Landratsamt und Helferkreis suchen Lösungen für Tegernseer Turnhalle
Alkohol für Asylbewerber: Helfen Verbote?

von Nadja Weber

Immer wieder kommt es in der Tegernseer Asylunterkunft zu Streits und teilweise aggressivem Verhalten. Die jüngste Auseinandersetzung liegt erst wenige Tage zurück. Neben Platzmangel und fehlender Privatsphäre begünstigt aber auch Alkoholkonsum die Auseinandersetzungen. Wie wollen die Verantwortlichen künftig mit der Problematik umgehen? 

In der Tegernseer Dreifachturnhalle ist der Konsum von Alkohol untersagt.

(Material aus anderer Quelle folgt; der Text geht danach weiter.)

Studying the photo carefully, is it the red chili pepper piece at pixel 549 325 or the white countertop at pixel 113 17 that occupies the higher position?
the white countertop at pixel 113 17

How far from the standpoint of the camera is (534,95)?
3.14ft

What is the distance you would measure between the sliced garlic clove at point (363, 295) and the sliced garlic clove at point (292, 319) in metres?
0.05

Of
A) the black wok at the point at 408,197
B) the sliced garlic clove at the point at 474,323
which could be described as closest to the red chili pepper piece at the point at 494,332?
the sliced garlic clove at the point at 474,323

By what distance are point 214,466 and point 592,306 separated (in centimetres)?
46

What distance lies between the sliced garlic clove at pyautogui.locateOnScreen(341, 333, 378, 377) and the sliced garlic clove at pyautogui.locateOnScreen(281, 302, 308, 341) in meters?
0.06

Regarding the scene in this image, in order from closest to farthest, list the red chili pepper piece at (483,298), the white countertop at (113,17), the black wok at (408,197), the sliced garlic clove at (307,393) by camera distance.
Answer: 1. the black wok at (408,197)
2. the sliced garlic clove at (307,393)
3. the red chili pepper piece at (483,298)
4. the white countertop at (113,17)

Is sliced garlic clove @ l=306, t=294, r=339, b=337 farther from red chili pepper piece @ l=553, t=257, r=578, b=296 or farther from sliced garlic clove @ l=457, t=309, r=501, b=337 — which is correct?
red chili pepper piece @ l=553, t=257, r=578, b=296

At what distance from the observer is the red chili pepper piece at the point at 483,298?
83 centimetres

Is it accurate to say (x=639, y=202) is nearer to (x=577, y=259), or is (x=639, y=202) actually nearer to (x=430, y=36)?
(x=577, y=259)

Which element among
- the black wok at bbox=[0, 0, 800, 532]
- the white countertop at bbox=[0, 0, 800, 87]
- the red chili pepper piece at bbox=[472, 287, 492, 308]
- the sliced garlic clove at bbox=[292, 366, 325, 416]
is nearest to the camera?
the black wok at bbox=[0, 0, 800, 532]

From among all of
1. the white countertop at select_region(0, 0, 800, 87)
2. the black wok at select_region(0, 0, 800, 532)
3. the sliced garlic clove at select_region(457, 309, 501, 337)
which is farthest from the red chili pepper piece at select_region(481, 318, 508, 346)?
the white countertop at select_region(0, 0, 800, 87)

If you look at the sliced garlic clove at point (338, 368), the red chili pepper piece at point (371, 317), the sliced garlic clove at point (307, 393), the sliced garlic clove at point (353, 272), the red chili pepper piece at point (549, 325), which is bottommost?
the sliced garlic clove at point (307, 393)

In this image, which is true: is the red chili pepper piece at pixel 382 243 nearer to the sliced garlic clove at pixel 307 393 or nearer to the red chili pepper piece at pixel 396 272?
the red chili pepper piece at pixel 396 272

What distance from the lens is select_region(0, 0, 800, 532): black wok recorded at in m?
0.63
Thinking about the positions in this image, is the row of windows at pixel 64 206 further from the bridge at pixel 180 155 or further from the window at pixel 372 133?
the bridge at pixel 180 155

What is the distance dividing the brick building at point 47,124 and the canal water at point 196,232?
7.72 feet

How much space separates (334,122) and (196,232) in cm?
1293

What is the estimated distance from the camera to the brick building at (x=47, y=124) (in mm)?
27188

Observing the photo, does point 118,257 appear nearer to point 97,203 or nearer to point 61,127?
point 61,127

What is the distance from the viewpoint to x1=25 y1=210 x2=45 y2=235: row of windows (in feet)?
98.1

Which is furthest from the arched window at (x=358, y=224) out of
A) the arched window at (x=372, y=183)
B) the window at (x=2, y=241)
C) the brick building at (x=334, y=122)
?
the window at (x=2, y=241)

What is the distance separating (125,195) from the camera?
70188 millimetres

In der Öffentlichkeit lässt sich das Trinken nicht verbieten.
In der Tegernseer Turnhalle ist der Konsum von Alkohol untersagt. In der Öffentlichkeit lässt sich der Konsum nicht verbieten.

Aus einer vermeintlich kleinen Angelegenheit wurde am vergangenen Freitag ein handfester Streit in der Tegernseer Asylunterkunft. Anstoß waren zwei Euro, die ein Asylbewerber einem 31-jährigen Tansanier schuldete. Der Streit endete in einer Prügelei. Es stellte sich heraus: Der Afrikaner war zum Zeitpunkt der Tat alkoholisiert.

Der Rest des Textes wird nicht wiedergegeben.